Required task: Please render the lines of the entries as a Markdown table with the columns Row and Line, starting at the line that contains "this 710×473 image." and ending at the line that contains "cracked concrete [1, 262, 640, 426]", both included. Number each line in Row, include only these lines, and leave out blank ones.

Task material:

● ● ●

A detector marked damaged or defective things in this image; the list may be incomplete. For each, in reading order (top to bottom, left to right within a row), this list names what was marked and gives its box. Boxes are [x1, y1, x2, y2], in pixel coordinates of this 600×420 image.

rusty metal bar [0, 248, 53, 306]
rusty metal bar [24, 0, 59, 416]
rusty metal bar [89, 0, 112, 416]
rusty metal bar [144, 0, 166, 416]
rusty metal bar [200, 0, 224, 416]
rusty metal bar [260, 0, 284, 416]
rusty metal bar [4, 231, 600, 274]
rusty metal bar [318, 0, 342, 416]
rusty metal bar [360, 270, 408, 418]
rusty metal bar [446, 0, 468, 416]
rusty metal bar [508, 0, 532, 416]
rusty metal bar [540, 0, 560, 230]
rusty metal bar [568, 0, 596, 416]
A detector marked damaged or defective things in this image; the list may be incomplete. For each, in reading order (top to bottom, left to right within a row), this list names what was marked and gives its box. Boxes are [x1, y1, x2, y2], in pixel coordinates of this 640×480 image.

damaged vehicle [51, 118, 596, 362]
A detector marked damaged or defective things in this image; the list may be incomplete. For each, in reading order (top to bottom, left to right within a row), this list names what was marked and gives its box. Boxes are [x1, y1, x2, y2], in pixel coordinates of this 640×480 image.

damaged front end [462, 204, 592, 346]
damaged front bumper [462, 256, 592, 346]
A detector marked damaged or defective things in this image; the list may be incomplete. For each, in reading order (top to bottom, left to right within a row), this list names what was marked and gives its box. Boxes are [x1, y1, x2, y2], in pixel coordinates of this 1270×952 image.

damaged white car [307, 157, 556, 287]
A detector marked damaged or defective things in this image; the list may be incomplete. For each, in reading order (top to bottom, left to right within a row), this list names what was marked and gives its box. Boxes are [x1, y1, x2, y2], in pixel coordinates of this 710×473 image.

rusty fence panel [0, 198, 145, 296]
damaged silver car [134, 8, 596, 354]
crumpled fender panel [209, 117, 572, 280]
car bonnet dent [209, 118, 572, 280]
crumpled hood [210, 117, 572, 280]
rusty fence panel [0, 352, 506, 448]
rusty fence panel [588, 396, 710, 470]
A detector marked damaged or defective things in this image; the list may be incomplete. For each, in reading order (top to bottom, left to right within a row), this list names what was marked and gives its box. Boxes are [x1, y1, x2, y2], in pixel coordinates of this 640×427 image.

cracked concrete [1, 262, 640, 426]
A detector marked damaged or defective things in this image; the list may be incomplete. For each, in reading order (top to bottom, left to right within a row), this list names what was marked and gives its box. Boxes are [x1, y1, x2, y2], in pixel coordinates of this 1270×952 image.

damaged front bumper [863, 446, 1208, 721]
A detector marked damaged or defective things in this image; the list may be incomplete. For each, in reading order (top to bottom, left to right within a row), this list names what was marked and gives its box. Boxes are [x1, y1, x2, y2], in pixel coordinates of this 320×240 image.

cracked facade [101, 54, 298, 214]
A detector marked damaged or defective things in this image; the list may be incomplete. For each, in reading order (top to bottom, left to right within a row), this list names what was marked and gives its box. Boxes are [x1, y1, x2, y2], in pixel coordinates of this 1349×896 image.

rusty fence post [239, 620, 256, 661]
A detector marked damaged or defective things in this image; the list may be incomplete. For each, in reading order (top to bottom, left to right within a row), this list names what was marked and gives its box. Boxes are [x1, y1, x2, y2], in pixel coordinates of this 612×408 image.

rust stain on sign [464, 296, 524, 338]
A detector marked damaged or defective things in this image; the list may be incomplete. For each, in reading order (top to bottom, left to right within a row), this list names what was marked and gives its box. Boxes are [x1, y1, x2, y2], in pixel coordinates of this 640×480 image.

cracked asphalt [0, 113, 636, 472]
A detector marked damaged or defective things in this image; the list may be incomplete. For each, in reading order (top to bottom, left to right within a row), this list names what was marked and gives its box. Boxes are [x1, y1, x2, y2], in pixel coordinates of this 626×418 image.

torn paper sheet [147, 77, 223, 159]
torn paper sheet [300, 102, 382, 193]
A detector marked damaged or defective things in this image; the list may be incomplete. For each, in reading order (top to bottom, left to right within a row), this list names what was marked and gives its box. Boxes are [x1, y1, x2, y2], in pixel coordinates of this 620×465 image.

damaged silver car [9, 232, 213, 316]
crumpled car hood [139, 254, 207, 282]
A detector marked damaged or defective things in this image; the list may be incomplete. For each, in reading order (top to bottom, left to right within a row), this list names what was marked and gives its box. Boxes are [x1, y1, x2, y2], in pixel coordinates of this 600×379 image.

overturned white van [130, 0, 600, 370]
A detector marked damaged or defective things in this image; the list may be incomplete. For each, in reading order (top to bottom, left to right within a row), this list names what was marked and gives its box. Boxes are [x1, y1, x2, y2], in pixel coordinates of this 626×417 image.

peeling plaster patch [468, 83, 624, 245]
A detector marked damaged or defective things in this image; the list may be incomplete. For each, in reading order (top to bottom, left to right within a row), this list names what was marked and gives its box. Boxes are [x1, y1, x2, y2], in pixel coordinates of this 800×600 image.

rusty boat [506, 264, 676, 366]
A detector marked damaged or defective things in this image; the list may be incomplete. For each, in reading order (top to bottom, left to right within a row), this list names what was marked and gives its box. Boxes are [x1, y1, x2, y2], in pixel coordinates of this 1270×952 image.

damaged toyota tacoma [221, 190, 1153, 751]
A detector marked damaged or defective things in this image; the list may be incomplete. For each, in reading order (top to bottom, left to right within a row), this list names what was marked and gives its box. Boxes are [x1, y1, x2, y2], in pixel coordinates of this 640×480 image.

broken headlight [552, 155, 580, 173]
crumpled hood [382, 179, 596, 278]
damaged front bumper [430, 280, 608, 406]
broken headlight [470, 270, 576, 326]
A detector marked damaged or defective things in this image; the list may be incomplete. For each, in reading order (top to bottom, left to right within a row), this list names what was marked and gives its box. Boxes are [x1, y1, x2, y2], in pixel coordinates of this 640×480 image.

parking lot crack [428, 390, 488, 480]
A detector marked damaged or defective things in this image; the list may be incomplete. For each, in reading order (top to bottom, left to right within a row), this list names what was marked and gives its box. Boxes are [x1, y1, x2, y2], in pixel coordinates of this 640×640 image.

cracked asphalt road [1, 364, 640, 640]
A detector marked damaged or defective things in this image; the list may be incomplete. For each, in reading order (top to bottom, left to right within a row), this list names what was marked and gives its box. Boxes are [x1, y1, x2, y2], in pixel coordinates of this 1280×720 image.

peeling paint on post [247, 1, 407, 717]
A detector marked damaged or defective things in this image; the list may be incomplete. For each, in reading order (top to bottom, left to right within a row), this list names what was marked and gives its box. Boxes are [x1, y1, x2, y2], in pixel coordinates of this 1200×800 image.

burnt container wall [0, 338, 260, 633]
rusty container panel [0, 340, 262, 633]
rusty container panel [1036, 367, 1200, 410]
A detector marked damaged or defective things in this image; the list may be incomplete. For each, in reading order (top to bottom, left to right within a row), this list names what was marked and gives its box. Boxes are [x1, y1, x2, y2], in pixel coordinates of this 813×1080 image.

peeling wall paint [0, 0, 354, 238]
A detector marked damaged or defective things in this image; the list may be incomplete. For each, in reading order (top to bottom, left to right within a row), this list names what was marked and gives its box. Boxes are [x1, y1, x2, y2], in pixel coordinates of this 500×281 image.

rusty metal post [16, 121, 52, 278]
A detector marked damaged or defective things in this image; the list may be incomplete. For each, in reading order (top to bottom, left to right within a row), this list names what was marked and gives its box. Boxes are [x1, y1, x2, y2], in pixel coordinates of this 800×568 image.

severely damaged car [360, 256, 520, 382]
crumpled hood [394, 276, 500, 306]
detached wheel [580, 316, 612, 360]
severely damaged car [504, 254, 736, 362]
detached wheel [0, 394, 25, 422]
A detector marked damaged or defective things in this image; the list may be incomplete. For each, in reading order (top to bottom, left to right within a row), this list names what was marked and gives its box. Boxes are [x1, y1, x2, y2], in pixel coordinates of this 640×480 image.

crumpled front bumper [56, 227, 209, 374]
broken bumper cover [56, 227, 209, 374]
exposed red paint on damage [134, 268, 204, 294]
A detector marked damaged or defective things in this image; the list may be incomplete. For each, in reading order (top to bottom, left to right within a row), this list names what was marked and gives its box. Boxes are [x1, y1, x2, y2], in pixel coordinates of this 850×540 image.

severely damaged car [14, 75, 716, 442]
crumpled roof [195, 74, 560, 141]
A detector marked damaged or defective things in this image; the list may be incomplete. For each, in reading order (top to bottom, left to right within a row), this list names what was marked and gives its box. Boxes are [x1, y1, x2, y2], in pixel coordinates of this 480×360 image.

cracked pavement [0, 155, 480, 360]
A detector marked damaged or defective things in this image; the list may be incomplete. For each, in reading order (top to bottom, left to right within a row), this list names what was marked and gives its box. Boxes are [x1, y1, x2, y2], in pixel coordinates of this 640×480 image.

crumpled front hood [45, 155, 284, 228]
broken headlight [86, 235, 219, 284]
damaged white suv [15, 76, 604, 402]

● ● ●

Expected answer:
| Row | Line |
|---|---|
| 1 | A detector marked damaged or defective things in this image; the list may be incomplete. For each, in reading order (top to bottom, left to right within a row), this list names what was marked and gives its box. Boxes are [x1, y1, x2, y2], in pixel coordinates of this 710×473 image. |
| 2 | rusty fence panel [0, 198, 145, 296] |
| 3 | damaged silver car [134, 8, 596, 354] |
| 4 | crumpled fender panel [209, 117, 572, 280] |
| 5 | car bonnet dent [209, 118, 572, 280] |
| 6 | crumpled hood [210, 117, 572, 280] |
| 7 | rusty fence panel [0, 352, 506, 448] |
| 8 | rusty fence panel [588, 396, 710, 470] |
| 9 | A detector marked damaged or defective things in this image; the list may be incomplete. For each, in reading order (top to bottom, left to right within a row), this list names what was marked and gives its box. Boxes are [x1, y1, x2, y2], in pixel coordinates of this 640×427 image. |
| 10 | cracked concrete [1, 262, 640, 426] |